## START

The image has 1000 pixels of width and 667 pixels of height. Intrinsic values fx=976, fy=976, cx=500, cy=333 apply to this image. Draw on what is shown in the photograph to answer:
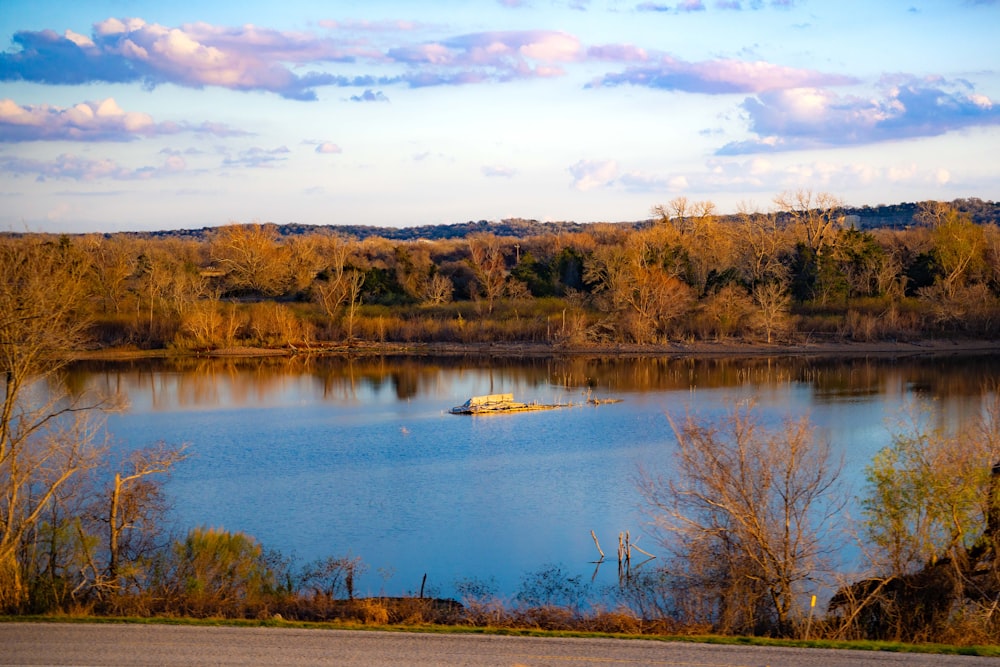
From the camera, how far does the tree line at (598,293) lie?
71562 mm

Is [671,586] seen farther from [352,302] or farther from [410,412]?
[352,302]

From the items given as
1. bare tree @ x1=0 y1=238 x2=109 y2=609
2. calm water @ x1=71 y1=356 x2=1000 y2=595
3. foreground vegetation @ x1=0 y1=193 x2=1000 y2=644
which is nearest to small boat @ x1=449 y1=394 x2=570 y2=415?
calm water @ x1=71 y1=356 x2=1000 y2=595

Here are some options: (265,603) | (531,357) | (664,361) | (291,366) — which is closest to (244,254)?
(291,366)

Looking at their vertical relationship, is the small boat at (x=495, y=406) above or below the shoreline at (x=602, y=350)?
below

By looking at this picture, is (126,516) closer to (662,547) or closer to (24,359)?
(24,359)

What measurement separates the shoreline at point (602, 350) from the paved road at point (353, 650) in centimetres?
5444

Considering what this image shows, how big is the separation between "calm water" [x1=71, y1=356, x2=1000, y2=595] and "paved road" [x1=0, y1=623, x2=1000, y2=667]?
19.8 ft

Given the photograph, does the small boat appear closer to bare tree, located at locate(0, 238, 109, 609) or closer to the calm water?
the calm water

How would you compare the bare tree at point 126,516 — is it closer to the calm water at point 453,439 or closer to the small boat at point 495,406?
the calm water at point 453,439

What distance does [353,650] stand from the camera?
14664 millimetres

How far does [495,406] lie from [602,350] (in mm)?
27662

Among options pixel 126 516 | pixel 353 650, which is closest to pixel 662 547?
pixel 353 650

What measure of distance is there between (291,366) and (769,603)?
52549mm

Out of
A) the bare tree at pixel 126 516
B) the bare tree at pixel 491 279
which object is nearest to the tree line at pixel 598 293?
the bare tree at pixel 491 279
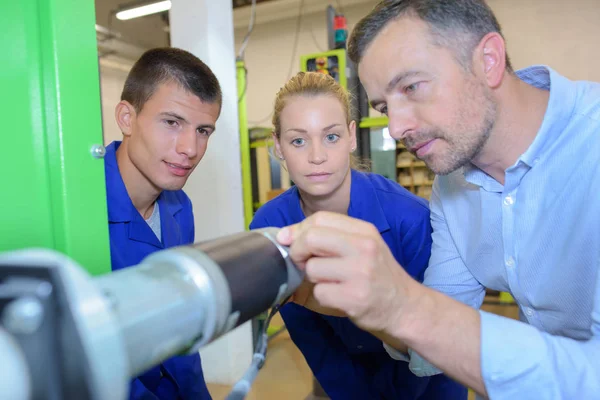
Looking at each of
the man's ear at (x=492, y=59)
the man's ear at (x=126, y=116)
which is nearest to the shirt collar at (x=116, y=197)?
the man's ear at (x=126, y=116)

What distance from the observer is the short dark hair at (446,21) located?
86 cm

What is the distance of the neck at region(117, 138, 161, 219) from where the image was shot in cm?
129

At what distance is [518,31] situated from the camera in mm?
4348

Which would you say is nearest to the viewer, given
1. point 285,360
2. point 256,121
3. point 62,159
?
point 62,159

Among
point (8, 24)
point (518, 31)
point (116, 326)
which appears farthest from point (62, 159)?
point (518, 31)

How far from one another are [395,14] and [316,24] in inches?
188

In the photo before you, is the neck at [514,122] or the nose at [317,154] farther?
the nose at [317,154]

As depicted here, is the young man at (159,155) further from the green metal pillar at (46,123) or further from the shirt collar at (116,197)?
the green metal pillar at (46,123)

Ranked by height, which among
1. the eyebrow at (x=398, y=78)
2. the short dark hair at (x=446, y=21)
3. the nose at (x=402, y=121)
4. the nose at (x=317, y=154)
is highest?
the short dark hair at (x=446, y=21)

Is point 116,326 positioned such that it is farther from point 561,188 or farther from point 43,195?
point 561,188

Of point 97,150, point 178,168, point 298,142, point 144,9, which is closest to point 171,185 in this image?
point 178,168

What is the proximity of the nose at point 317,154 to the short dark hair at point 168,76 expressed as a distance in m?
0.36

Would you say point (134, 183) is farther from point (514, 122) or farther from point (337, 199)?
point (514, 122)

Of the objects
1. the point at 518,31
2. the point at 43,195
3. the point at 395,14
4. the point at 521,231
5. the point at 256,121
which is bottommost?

## END

= Task description =
Rewrite the rows from the line with "Would you say point" through the end, putting "lowest" in place of "bottommost" and leaving everything else as it is.

= Complete output =
Would you say point (134, 183) is farther from point (514, 122) or farther from point (337, 199)?
point (514, 122)

Of the objects
1. the point at 518,31
2. the point at 43,195
3. the point at 395,14
4. the point at 521,231
5. the point at 256,121
which is lowest?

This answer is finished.